Does the screenplay of the film adaptation of "The Most Dangerous Game" pertain to the actual theme of the short story?
The 1932 film adaptation of "The Most Dangerous Game" is based loosely on the original short story. The film included the directors (Ernest B. Schoedsack and Merian C. Cooper) and stars (Fay Wray and Robert Armstrong) of the 1933 blockbuster King Kong; surprisingly, The Most Dangerous Game actually made greater profits than King Kong.
The basic plot is the same: Rainsford (Joel McCrea) is shipwrecked on Zaroff's (Leslie Banks) island, and the Russian eventually hunts the big game hunter. There are changes, naturally.
- Rainsford's first name is Bob, not Sanger.

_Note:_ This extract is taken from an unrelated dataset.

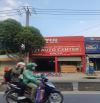 MẶT TIỀN ĐỈNH LÊ VĂN KHƯƠNG QUẬN 12 - NHÀ XƯỞNG HƠN 320M2, NGANG 8M, KINH DOANH ĐA NGÀNH.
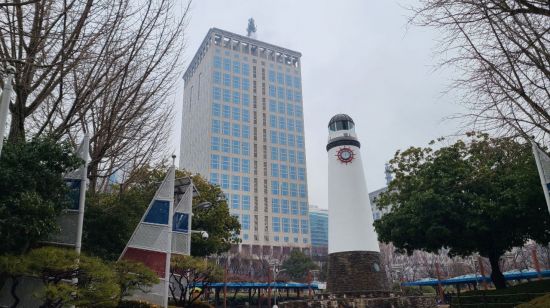 부산 국제대회 2개 당겼다… 부산시, 국비 4억6000만원 확보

- Two additional characters, brother and sister Martin (Armstrong) and Eve (Wray) Trowbridge are previous shipwreck survivors staying with Zaroff.

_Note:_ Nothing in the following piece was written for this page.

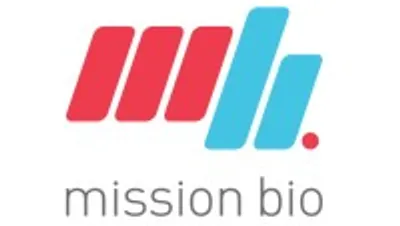 Mission bio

- Two other sailors are introduced; they eventually disappear. Then Martin disappears.
- A human head is mounted in Zaroff's trophy room.
- Eve and Bob are both hunted by Zaroff.
- Rainsford, trapped near a waterfall, is apparently shot by Zaroff, and Rainsford is presumed drowned. However, Rainsford returns and kills Zaroff and his assistants. As Eve and Rainsford sail away, the wounded but not dead Zaroff fires a shot at them, but misses.
- Zaroff falls from the window and is eaten by his dogs.